▶ _SOURCE EXCERPT_:

----------

Knick studies these transformations at the Snake River Birds of Prey National Conservation Area in southwestern Idaho. Here, as in much of the Great Basin, the dominant vegetation -- sagebrush and other shrubs adapted to the harsh seasonal climate -- is disappearing. Of the roughly 100,000 hectares of shrubland present in the National Conservation Area in 1979, only 46,000 hectares remain.
To put it simply, Knick says, the shrubland is burning up. Wildfire incidence has increased by a factor of three since 1980, and fires are getting larger. But behind this increase -- and in turn capitalizing on it -- is the fast-spreading, exotic annual grass. "It's a synergistic thing," says Knick. "Cheatgrass promotes fire spread, and the larger fires eliminate more shrubs."
Knick says that fire has always been a factor in sagebrush ecosystems, creating openings in the shrub canopy and constraining the density of woody plants much the same as in forests. But an understory of native bunch grasses, which grow in isolated patches, tends to limit the intensity of blazes in these systems and prevent them from spreading over a wide area.
Cheatgrass, which has been advancing since the early 1900s, in part due to overgrazing and drought, creates a continuous carpet of fuel. And cheatgrass thrives on recently burned land, thus perpetuating the altered fire regime. If the shrubs in an area don't have time to recover before the next fire hits, they eventually disappear. "Fire has gone from maintaining a shrubland, to destroying a shrubland, to ultimately maintaining an exotic grassland," Knick says.

----------

▶ _EXTRACTED DATA_:
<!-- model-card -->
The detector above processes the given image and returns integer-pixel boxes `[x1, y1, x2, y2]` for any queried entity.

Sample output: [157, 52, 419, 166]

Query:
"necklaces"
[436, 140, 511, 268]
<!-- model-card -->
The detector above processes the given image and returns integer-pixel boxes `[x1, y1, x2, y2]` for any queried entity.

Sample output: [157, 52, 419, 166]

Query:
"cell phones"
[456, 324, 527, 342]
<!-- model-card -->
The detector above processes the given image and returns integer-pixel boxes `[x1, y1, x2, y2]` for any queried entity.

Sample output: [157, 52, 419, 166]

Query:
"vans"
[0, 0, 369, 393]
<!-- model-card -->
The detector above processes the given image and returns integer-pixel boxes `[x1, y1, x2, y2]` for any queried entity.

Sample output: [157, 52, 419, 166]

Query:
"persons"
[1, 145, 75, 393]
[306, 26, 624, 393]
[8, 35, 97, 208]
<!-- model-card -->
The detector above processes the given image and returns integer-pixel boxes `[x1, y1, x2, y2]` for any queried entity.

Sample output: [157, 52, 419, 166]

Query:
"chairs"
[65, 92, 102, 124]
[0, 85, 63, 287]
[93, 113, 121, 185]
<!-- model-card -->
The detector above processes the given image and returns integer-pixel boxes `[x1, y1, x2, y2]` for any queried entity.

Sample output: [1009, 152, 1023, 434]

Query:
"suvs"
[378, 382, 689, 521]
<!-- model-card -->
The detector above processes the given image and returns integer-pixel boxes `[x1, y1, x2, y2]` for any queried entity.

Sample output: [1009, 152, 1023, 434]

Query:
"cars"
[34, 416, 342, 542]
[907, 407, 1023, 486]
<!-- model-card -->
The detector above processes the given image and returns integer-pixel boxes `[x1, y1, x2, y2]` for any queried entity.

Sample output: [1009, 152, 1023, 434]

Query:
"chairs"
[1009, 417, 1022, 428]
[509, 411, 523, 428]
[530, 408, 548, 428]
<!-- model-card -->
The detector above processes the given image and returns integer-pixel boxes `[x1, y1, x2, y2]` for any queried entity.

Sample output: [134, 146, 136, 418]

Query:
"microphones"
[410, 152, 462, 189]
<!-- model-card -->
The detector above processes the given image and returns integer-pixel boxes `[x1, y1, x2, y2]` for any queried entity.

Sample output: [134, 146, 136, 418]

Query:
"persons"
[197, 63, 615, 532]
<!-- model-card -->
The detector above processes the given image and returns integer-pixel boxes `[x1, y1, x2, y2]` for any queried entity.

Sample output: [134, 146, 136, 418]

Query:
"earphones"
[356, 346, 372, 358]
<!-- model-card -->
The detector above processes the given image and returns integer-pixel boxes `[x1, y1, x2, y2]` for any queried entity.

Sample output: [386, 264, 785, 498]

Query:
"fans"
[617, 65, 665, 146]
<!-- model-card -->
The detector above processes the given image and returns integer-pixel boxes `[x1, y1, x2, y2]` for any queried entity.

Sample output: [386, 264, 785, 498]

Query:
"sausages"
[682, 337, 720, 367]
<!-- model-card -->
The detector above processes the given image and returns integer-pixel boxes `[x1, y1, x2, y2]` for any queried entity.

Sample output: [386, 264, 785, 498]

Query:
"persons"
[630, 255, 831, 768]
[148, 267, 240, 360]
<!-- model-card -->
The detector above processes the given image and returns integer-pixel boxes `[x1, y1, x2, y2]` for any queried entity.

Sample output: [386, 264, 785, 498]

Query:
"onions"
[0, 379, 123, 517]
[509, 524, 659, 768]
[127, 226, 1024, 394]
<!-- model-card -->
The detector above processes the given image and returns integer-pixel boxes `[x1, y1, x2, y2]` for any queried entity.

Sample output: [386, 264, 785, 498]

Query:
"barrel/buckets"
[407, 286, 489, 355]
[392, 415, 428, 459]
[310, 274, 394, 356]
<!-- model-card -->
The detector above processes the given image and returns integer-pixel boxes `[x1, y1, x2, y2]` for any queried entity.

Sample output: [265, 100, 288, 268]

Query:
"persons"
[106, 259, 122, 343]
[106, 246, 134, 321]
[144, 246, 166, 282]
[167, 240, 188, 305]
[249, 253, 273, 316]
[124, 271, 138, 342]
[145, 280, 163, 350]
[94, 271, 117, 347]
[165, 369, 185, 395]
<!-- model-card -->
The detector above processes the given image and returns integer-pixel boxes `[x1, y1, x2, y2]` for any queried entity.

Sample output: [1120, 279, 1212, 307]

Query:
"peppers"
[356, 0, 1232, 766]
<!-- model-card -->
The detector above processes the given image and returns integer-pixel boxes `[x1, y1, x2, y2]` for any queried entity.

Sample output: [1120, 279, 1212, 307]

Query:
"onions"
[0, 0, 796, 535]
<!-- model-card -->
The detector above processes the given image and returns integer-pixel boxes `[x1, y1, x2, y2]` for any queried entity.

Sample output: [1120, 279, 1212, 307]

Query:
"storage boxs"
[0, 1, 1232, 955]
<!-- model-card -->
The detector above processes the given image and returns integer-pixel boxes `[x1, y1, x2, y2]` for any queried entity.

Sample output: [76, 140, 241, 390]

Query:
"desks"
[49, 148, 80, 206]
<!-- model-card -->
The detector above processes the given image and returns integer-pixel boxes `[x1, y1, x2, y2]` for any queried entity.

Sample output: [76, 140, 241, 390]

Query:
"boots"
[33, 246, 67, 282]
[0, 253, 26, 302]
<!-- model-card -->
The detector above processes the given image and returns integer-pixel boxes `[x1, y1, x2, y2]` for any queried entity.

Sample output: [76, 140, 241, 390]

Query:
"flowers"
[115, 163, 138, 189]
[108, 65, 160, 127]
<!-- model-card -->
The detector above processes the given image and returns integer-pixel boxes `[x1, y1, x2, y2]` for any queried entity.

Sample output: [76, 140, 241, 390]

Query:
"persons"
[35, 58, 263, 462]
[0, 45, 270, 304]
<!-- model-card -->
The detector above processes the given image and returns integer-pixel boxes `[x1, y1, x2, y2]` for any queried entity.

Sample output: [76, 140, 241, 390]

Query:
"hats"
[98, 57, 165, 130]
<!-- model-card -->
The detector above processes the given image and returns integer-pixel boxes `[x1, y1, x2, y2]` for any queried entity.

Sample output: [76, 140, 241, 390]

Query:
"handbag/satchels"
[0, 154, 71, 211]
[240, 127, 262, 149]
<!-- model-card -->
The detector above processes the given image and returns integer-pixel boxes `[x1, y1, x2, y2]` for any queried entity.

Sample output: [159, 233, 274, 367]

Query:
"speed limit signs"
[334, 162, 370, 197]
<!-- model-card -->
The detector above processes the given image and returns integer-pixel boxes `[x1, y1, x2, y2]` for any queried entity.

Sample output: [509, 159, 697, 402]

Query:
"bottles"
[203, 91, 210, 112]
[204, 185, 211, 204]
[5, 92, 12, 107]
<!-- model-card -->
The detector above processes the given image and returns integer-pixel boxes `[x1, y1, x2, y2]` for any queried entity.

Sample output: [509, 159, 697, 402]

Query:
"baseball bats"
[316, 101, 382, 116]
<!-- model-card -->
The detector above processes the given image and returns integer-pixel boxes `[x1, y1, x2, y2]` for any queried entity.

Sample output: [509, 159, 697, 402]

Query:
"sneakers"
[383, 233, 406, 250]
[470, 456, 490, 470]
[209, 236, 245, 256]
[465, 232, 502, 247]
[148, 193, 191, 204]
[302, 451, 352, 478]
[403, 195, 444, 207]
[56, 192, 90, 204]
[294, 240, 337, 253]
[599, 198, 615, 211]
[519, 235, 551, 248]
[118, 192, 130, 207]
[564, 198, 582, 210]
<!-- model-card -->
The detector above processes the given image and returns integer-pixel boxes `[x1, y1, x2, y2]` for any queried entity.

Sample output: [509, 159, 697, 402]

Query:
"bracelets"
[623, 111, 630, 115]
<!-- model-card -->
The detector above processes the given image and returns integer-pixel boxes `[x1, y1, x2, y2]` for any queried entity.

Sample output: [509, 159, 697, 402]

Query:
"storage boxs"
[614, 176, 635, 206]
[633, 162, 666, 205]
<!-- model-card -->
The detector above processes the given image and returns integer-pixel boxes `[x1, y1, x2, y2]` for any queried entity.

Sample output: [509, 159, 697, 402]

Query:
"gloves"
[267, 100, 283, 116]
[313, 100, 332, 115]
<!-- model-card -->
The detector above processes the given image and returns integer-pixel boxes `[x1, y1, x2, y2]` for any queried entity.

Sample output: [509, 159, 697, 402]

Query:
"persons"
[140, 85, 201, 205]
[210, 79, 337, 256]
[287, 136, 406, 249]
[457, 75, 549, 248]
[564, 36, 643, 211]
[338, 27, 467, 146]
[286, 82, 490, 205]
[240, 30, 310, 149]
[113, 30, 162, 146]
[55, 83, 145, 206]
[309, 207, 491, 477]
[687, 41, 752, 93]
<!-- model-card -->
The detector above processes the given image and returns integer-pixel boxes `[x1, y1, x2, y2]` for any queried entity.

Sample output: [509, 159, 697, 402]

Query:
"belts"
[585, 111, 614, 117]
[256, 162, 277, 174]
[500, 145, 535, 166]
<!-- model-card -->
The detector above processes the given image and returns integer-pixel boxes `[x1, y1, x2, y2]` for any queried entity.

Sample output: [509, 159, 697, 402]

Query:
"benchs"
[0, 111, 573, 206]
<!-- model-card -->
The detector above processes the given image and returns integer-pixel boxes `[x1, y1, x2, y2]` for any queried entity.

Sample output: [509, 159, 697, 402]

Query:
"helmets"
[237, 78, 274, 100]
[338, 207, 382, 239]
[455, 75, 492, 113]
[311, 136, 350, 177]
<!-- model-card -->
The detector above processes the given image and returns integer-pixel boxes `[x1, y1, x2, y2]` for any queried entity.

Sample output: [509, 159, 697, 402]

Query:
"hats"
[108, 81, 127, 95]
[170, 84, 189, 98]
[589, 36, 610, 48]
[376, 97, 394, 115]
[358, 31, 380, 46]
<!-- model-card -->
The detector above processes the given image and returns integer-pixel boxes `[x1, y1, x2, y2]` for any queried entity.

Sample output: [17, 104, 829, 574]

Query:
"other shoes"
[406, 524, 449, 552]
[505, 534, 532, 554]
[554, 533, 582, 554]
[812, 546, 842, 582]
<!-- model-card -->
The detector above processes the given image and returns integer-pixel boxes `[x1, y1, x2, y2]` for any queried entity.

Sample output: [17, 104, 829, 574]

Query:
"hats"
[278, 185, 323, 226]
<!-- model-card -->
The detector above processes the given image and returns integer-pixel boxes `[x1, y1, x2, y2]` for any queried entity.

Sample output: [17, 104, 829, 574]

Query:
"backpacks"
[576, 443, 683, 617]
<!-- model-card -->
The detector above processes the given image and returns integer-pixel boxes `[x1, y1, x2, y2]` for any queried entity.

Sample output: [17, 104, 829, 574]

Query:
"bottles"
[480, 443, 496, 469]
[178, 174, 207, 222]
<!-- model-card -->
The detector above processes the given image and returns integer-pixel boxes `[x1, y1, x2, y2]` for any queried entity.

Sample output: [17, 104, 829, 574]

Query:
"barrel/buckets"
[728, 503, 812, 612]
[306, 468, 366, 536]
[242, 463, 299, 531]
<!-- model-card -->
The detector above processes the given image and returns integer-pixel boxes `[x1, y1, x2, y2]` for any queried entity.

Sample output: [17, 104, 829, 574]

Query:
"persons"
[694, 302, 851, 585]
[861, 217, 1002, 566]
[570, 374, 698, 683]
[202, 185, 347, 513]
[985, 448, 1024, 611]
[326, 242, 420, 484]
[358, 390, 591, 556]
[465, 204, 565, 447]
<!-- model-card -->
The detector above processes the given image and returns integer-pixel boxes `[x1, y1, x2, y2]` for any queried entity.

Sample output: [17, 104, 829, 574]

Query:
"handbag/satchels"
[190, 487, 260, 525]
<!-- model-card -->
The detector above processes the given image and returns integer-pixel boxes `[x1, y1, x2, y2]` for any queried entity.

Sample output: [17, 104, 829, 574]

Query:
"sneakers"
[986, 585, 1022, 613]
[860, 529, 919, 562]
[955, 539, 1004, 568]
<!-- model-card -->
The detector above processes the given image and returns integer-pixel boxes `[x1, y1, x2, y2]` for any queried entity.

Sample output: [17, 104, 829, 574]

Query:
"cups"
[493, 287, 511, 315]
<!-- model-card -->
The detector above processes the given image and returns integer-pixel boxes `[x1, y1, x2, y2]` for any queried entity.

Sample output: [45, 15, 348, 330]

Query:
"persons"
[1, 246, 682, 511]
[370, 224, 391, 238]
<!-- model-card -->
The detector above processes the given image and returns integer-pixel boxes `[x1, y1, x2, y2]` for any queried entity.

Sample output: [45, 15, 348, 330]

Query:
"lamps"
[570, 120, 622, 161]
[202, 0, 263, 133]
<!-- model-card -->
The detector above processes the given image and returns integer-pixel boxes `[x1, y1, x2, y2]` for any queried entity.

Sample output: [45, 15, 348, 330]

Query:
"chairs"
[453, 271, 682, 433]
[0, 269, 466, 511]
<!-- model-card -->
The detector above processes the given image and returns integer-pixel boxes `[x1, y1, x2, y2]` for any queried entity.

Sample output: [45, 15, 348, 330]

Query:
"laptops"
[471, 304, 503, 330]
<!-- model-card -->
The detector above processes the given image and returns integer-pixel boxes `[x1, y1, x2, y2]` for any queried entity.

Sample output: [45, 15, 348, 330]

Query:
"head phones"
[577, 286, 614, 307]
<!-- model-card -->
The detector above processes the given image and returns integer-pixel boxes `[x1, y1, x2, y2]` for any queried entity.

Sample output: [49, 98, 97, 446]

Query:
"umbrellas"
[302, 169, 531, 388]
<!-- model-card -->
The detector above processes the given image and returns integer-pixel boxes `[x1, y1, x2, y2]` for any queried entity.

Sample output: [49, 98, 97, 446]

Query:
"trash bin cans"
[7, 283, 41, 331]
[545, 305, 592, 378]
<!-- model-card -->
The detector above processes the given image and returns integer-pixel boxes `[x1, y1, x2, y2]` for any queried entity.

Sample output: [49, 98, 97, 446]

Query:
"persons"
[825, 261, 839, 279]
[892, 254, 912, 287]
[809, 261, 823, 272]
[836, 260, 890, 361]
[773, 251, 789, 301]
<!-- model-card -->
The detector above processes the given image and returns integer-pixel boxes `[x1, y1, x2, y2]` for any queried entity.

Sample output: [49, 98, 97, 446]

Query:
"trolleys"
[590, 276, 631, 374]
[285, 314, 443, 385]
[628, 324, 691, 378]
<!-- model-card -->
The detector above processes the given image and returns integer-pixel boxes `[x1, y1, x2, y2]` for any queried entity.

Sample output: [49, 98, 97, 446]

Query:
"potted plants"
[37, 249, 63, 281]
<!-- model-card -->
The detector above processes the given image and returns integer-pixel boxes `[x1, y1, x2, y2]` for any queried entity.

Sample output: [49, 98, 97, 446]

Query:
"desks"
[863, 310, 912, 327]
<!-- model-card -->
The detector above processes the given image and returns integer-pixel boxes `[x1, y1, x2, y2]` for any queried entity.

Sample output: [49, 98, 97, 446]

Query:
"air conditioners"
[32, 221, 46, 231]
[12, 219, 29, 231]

----------

▶ _WRITTEN TASKS_:
1. Give every sentence that the passage on cheatgrass and fire in Idaho puts inside quotation marks as Knick's own words.
2. Please check each statement against the passage on cheatgrass and fire in Idaho. Mark each one yes or no and quote the words that decide it.
(a) Wildfire incidence has doubled since 1980.
(b) Native bunch grasses grow in isolated patches.
(c) Cheatgrass has been advancing since the early 1900s.
3. Carry on the passage about cheatgrass and fire in Idaho from its last sentence.
The material plays no part in this work.

▶ _ANSWERS BELOW_:
1.
- "It's a synergistic thing."
- "Cheatgrass promotes fire spread, and the larger fires eliminate more shrubs."
- "Fire has gone from maintaining a shrubland, to destroying a shrubland, to ultimately maintaining an exotic grassland."

2.
(a) No: "Wildfire incidence has increased by a factor of three since 1980"
(b) Yes: "native bunch grasses, which grow in isolated patches"
(c) Yes: "Cheatgrass, which has been advancing since the early 1900s"

3.
Using data from a number of sources including satellite imagery, historical records of fire frequency and behavior, and ground measurements of vegetation, Knick's team has developed a computer model for predicting long-term changes resulting from different scenarios of burning and regeneration of vegetation. The model shows that in shrublands with a cheatgrass understory, fire can easily trigger a rapid transition to grassland. But once established, these grassland systems tend to be relatively stable, even when fire is suppressed.
"The daunting thing is that it's going to take a long time to replace what has been destroyed in the last 20 years," Knick says. "We're looking at centuries if we rely only on natural processes for recovery." Knick's work suggests that preserving intact shrublands through more active fire suppression may be the only way to halt the losses. Restoration practices based on prescribed burning, as have been successfully carried out in forest ecosystems, may not work well in invaded shrublands.
"In forests you can use prescribed burning to remove a lot of the fine fuels, with the expectation that they are going to take several years to grow back," Knick says. "In shrublands dominated by cheatgrass, the cheatgrass will be back next year. It's using a disturbance to try to eliminate a species that likes disturbance."
While interior shrubland ecosystems have only a limited tolerance for fire, a very different kind of fire dynamic exists in the chaparral shrublands of coastal California. Ecologists have long known that chaparral ecosystems burn extensively and often, and much of the dominant vegetation in these systems is highly adapted to a fire-prone environment. Many plants have seeds that require fire to germinate, or need the kind of disturbed habitat fires leave behind in order to grow.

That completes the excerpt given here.